Riedl Marc A.1,Hinds David R.2,Prince Patricia M.3,Alvord Trevor M.3,Dosenovic Sara4,Abdelhadi Jenna F.3,Brownrigg Jack R.5,Camp Charlotte L.6,Machnig Thomas5,Banerji Aleena7

Affiliation:

1. From the Division of Rheumatology, Allergy & Immunology, University of California San Diego, La Jolla, CA

2. Epidemiology & Real World Evidence, BioMarin Pharmaceutical Inc., Novato, CA

3. Department of Science, Aetion Inc., New York, NY, and

4. Global Medical Affairs, BioMarin (UK) Limited, London, U.K.

5. Clinical Sciences, BioMarin (UK) Limited, London, U.K.

6. Global Health Economics & Outcomes Research, BioMarin (UK) Limited, London, U.K.

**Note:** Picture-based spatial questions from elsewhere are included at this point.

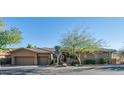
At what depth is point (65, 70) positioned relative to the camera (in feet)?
31.8

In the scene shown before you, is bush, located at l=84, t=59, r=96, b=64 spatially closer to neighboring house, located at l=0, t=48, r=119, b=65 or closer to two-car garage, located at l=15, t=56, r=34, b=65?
neighboring house, located at l=0, t=48, r=119, b=65

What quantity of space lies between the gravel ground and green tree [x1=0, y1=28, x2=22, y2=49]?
2.31ft

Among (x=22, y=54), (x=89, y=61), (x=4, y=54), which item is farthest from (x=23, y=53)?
(x=89, y=61)

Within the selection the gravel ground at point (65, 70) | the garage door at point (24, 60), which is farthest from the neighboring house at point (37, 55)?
the gravel ground at point (65, 70)

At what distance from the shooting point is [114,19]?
9195 millimetres

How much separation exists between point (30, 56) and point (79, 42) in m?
1.45

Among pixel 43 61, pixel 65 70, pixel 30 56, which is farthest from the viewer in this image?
pixel 30 56

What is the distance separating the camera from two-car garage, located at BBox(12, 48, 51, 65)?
9.74 m

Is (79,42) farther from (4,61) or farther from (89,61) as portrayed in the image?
(4,61)

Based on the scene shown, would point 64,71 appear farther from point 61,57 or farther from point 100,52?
point 100,52
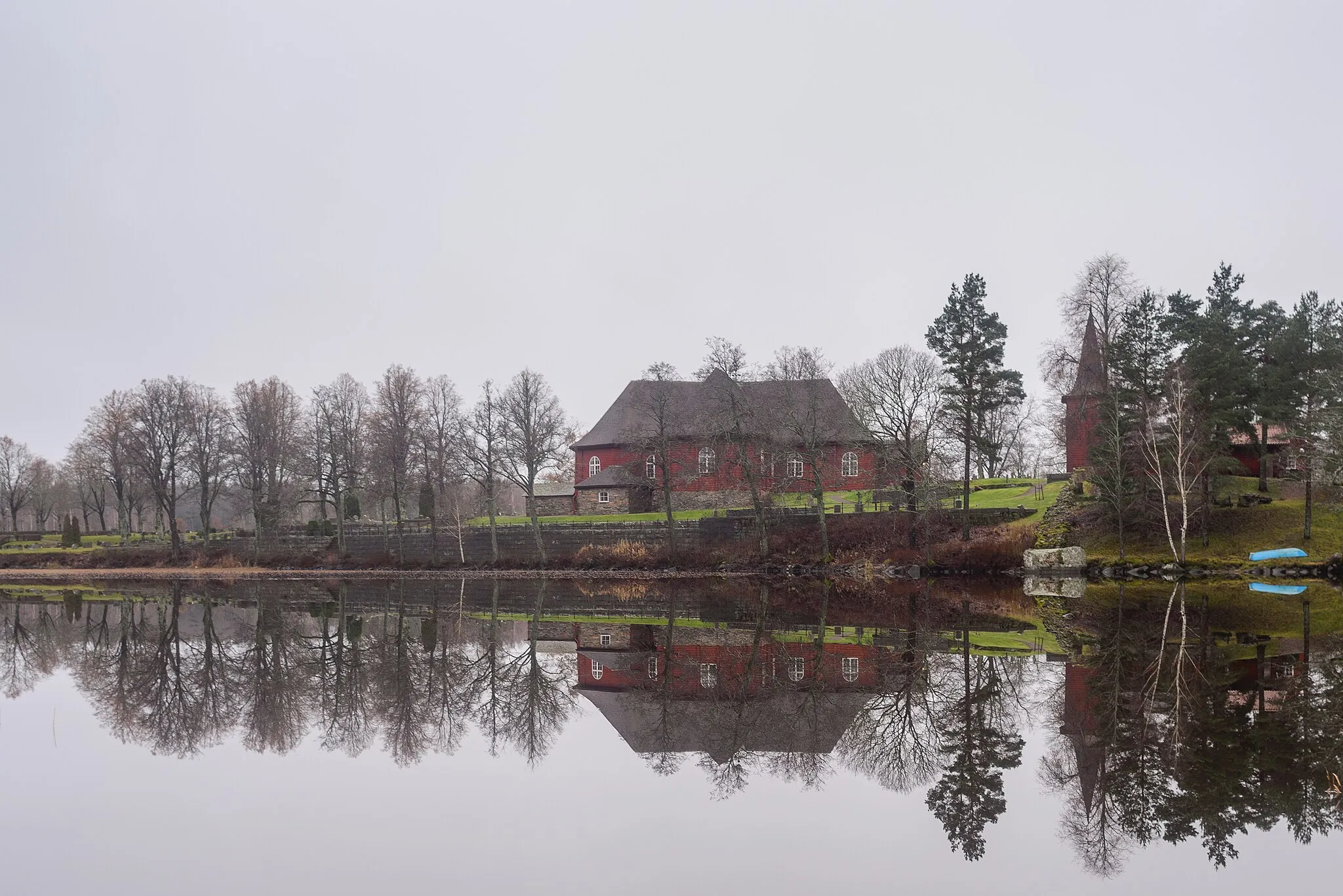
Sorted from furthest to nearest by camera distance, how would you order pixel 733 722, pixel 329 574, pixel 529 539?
pixel 529 539 < pixel 329 574 < pixel 733 722

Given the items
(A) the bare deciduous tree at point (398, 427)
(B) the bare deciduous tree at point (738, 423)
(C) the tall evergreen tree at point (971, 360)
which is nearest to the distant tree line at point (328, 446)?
(A) the bare deciduous tree at point (398, 427)

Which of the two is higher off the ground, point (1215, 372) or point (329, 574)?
point (1215, 372)

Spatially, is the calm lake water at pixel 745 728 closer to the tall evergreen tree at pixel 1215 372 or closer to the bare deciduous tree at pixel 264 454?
the tall evergreen tree at pixel 1215 372

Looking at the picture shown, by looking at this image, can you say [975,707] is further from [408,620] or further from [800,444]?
[800,444]

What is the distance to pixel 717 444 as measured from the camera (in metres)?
44.6

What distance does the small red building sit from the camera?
143ft

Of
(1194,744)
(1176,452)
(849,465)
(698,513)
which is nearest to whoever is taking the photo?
(1194,744)

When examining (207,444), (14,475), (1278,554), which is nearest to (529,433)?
(207,444)

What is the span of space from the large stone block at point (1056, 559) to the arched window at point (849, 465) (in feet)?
60.9

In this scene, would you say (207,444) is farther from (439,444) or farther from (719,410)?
(719,410)

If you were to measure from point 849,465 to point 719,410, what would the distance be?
15380 mm

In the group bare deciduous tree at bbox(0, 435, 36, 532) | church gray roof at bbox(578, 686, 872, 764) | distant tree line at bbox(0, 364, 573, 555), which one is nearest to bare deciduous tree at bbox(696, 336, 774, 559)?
distant tree line at bbox(0, 364, 573, 555)

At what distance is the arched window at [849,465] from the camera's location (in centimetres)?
5566

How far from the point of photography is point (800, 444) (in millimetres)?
43469
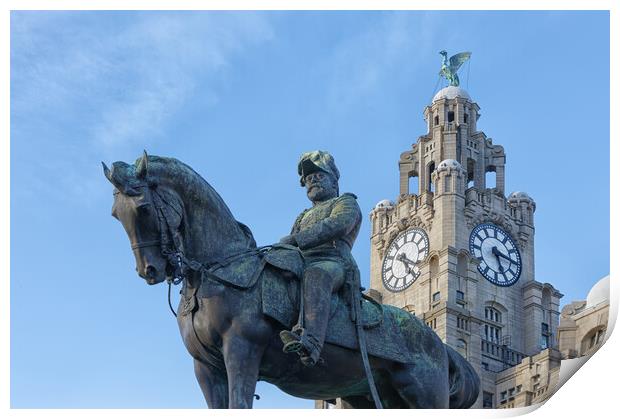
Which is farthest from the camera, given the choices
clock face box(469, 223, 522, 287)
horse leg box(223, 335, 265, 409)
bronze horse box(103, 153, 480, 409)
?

7. Allergy and Clinical Immunology, Massachusetts General Hospital, Boston, MA

Abstract

Background:New hereditary angioedema (HAE) treatments have become available in recent years for the treatment of HAE due to C1-inhibitor (C1-INH) deficiency, including two subcutaneous (SC) options: a monoclonal antibody (lanadelumab) and a plasma-derived C1-INH concentrate (SC-C1-INH). Limited real-world data on these therapies have been reported.Objective:The objective was to describe new users of lanadelumab and SC-C1-INH, including demographics, healthcare resource utilization (HCRU), costs, and treatment patterns before and after beginning treatment.Methods:This was a retrospective cohort study that used an administrative claims data base. Two mutually exclusive cohorts of adult (ages ≥18 years) new users of lanadelumab or SC-C1-INH with ≥180 days of continuous use were identified. HCRU, costs, and treatment patterns were assessed in the 180-day period before the index date (new treatment use) and up to 365 days after the index date. HCRU and costs were calculated as annualized rates.Results:Forty-seven patients who used lanadelumab and 38 patients who used SC-C1-INH were identified. The most frequently used on-demand HAE treatments at baseline were the same for both cohorts: bradykinin B2antagonists (48.9% of the patients on lanadelumab, 52.6% of the patients on SC-C1-INH) and C1-INHs (40.4% of the patients on lanadelumab, 57.9% of the patients on SC-C1-INH). More than 33% of the patients continued to fill on-demand medications after treatment initiation. Annualized angioedema-associated emergency department visits and hospitalizations decreased after initiation of treatment, from 1.8 to 0.6 for the patients on lanadelumab and from 1.3 to 0.5 for the patients on SC-C1-INH. Annualized total healthcare costs after treatment initiation in the database were $866,639 and $734,460 for the lanadelumab and SC-C1-INH cohorts, respectively. Pharmacy costs accounted for >95% of these total costs.Conclusion:Although HCRU decreased after the initiation of treatment, angioedema-associated emergency department visits and hospitalizations and on-demand treatment fills were not completely eliminated. This indicates ongoing disease and treatment burden despite use of modern HAE medicines.

Publisher

Oceanside Publications Inc.

Subject

Pulmonary and Respiratory Medicine,General Medicine,Immunology and Allergy

Reference15 articles.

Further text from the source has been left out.